===== EXCERPT TO READ
With the anova chart R produced above, I noticed that DMC:DC, DMC, temp, wind, season, all have p-values way below the significance level of 0.05 or close to it. This basically means, that there’s sufficient evidence that we need rejust the null for this variables that their coefficient is not equal to 0 and they contribute to the model. Another thing to pay attention to is that, I also need to think about principle of marginality since there is an interaction term DMC:DC involved, I only have DMC here, so I also need to include DC. This won’t really affect the accuracy of my model that much, as this is my model here is for explaining the data, it doesnt penalize if I have too many variables, as long as it has something to contribute to the model.
To summarize, here I have answered the first question of my client, that is which variables can influence the total burned area in the forest. Based on my analysis those variables are: Temperature, Wind, Season, DMC, DC and DMC:DC. Later in this report I will also validate this answer.
Again, I picked step-wise regression (also since Professor recommended not to use LASSO and Ridge ahaha) because this can be a very effective method since I want to:
1) be highly selective about discarding valuable predictor variables
2) build multiple models on the response variable for later validation
# base intercept only model
base.mod <- lm(area ~ 1, data = data)
# full model with all predictors
all.mod <- lm(area ~ weekend+season+FFMC+DMC+DC+ISI+temp+RH+wind+rain + RH:temp + FFMC:ISI+ DMC:DC + FFMC:DMC + temp:DMC, data = data)
# perform step-wise algorithm
stepMod <- step(base.mod, scope = list(lower = base.mod, upper = all.mod), direction = "both", trace = 0, steps = 1000)
# get the shortlisted variable
shortlistedVars <- names(unlist(stepMod[[1]]))
# remove intercept
shortlistedVars <- shortlistedVars[!shortlistedVars %in% "(Intercept)"]
# lets see what variables got picked from this method
print(shortlistedVars)
## [1] "seasonspring" "seasonsummer" "seasonwinter" "DMC"
## [5] "temp" "wind"
# summary
summary(stepMod)
##
## Call:
## lm(formula = area ~ season + DMC + temp + wind, data = data)
##
## Residuals:
## Min 1Q Median 3Q Max
## -1.8019 -1.0471 -0.5753 0.8487 5.5190
##
## Coefficients:
## Estimate Std. Error t value Pr(>|t|)
==========
**PROBLEM TO WORK ON**
Reproduce the regression excerpt word for word, from "Again, I picked" up to and including "steps = 1000)". The entries are separate material, apart from the regression excerpt.
===== SUPPLIED RECORDS
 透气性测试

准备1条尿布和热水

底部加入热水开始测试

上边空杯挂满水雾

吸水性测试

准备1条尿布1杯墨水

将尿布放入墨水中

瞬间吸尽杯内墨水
==========
===== SUPPLIED RECORDS
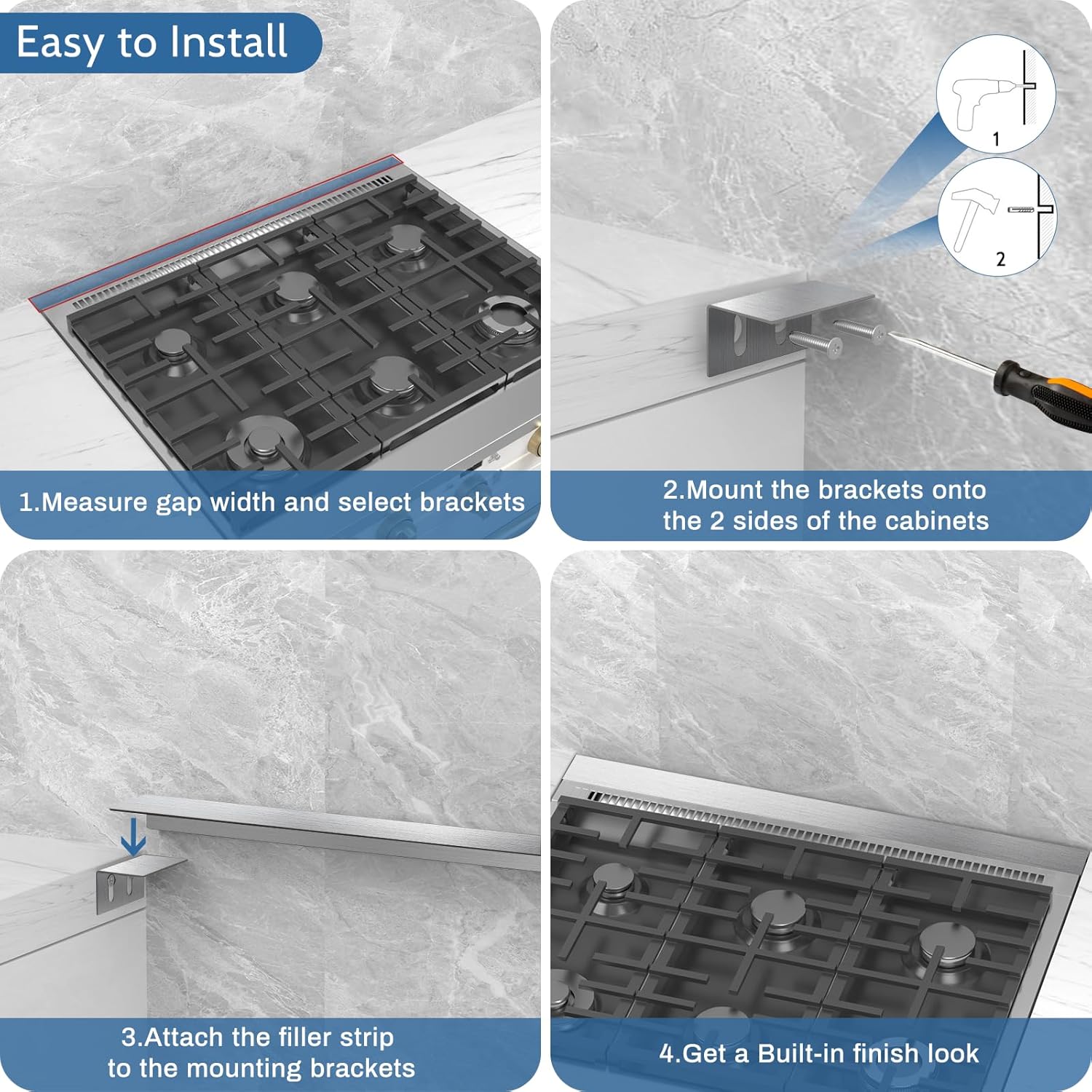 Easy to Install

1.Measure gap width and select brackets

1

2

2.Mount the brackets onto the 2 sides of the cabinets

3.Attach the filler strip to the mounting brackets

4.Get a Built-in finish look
==========
**OUTPUT**
Again, I picked step-wise regression (also since Professor recommended not to use LASSO and Ridge ahaha) because this can be a very effective method since I want to:
1) be highly selective about discarding valuable predictor variables
2) build multiple models on the response variable for later validation
# base intercept only model
base.mod <- lm(area ~ 1, data = data)
# full model with all predictors
all.mod <- lm(area ~ weekend+season+FFMC+DMC+DC+ISI+temp+RH+wind+rain + RH:temp + FFMC:ISI+ DMC:DC + FFMC:DMC + temp:DMC, data = data)
# perform step-wise algorithm
stepMod <- step(base.mod, scope = list(lower = base.mod, upper = all.mod), direction = "both", trace = 0, steps = 1000)